→ CONSIGNE: Recopiez à l'identique le passage sur le Parti libéral à Terre-Neuve, en commençant à « Le mouvement de » et en terminant à « la Chambre d'assemblée. ».

→ PASSAGE CHOISI:
Les Partis libéral et conservateur et le sectarisme

Le mouvement de réforme, ou Parti libéral, devient très populaire dans la colonie de Terre-Neuve à l'époque du gouvernement représentatif (1832-1855). Il s'adresse aux groupes sociaux qui se sentent négligés par les classes dirigeantes de la colonie. Les partisans de la réforme plaident aussi bien pour les intérêts des pêcheurs que ceux des professionnels et commerçants locaux. Ils prennent la défense des catholiques, des méthodistes, des Irlandais et des Écossais contre l'élite gouvernante que sont les Anglais de confession anglicane. Ils s'érigent également contre les riches marchands associés à l'Angleterre, qui ont la mainmise sur le seul grand secteur économique de la colonie, le commerce du poisson. L'attention qu'ils portent à ces groupes de citoyens mécontents leur permet d'obtenir un nombre assez considérable de votes et leur assure souvent la majorité à la Chambre d'assemblée.

→ DONNÉES AFFICHÉES:
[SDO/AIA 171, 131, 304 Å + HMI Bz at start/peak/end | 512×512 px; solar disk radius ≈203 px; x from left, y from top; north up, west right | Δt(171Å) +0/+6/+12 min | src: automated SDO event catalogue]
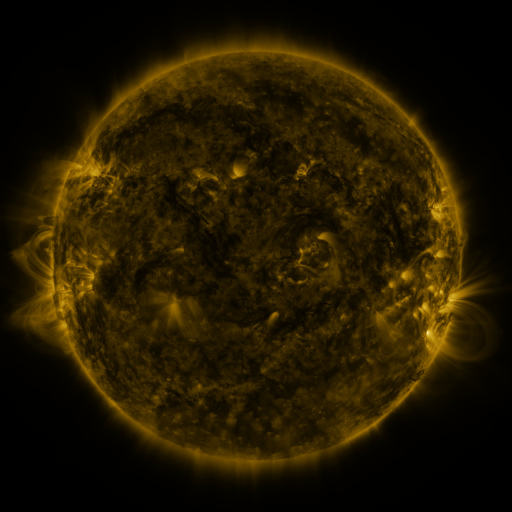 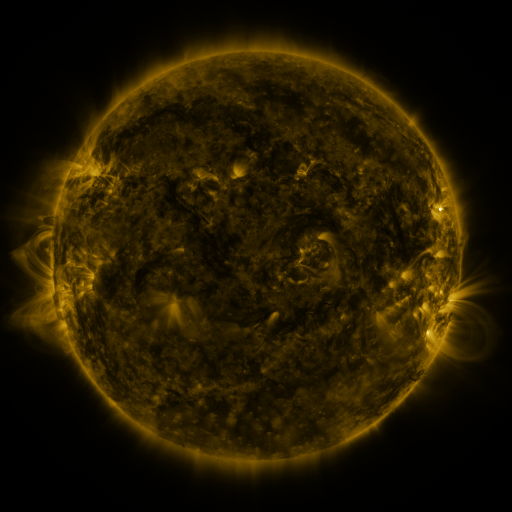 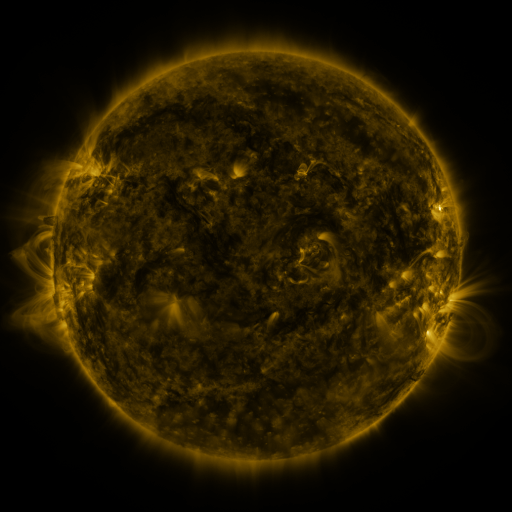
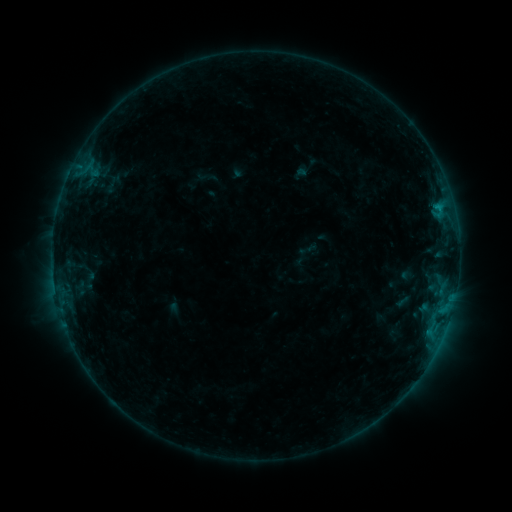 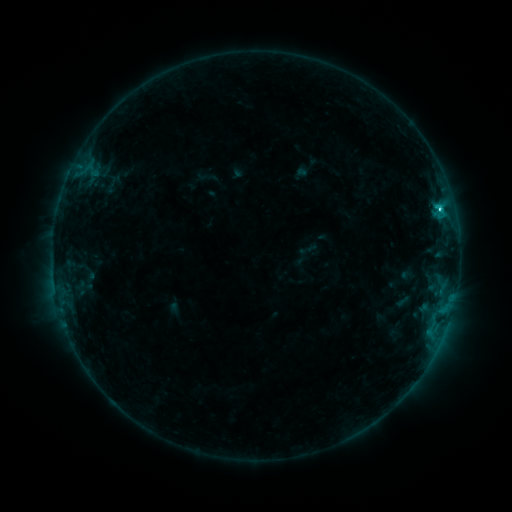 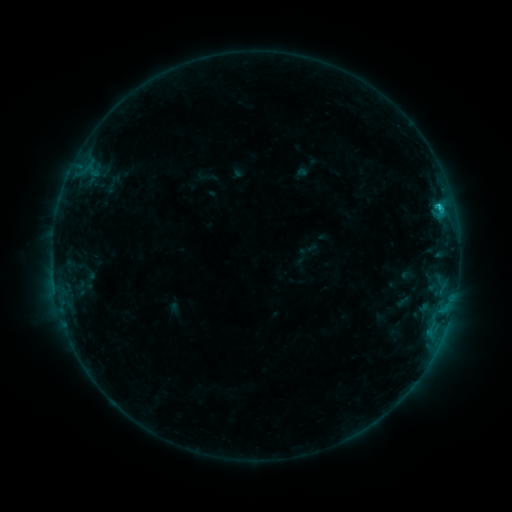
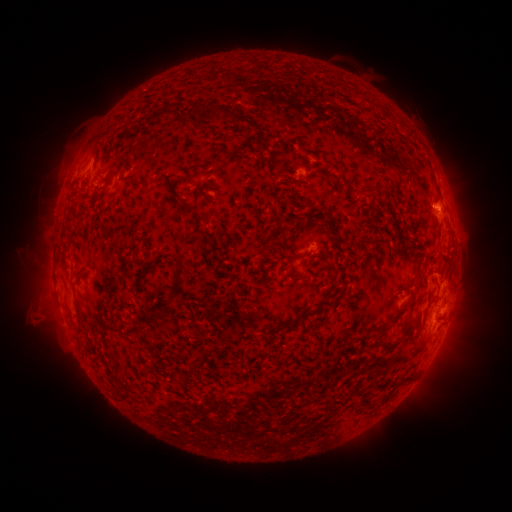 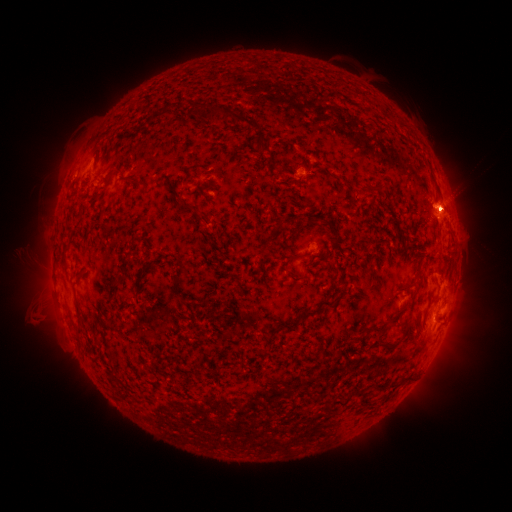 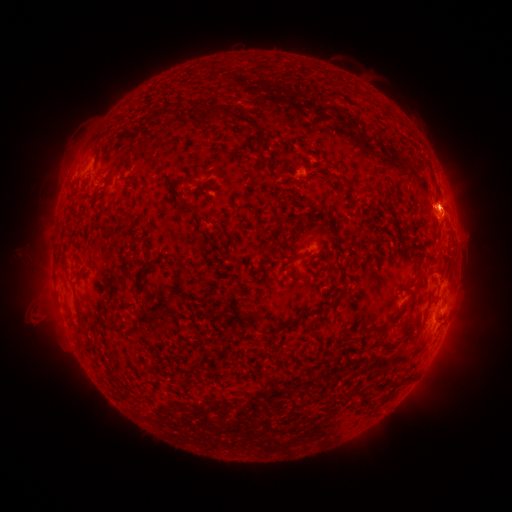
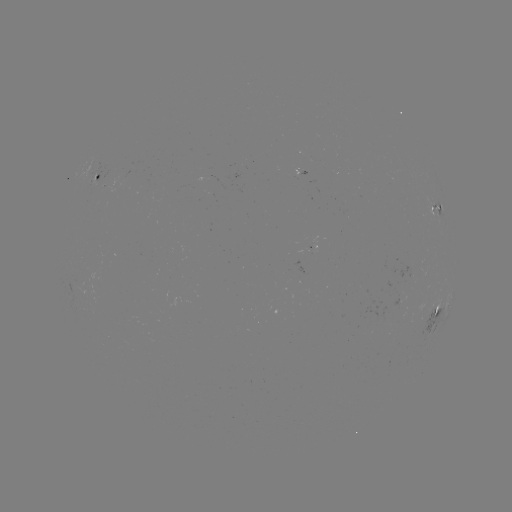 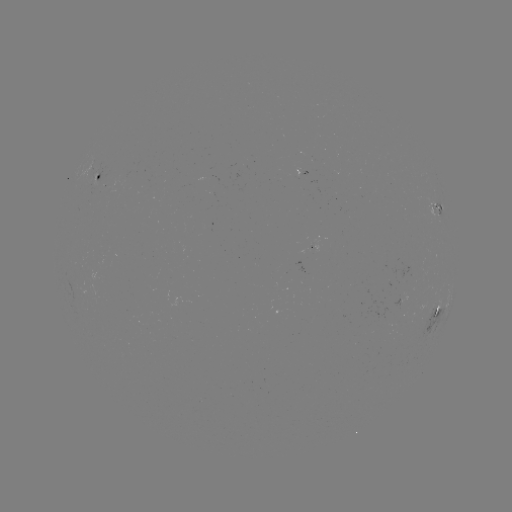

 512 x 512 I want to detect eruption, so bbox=[427, 176, 480, 231].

→ CORRIGÉ:
Le mouvement de réforme, ou Parti libéral, devient très populaire dans la colonie de Terre-Neuve à l'époque du gouvernement représentatif (1832-1855). Il s'adresse aux groupes sociaux qui se sentent négligés par les classes dirigeantes de la colonie. Les partisans de la réforme plaident aussi bien pour les intérêts des pêcheurs que ceux des professionnels et commerçants locaux. Ils prennent la défense des catholiques, des méthodistes, des Irlandais et des Écossais contre l'élite gouvernante que sont les Anglais de confession anglicane. Ils s'érigent également contre les riches marchands associés à l'Angleterre, qui ont la mainmise sur le seul grand secteur économique de la colonie, le commerce du poisson. L'attention qu'ils portent à ces groupes de citoyens mécontents leur permet d'obtenir un nombre assez considérable de votes et leur assure souvent la majorité à la Chambre d'assemblée.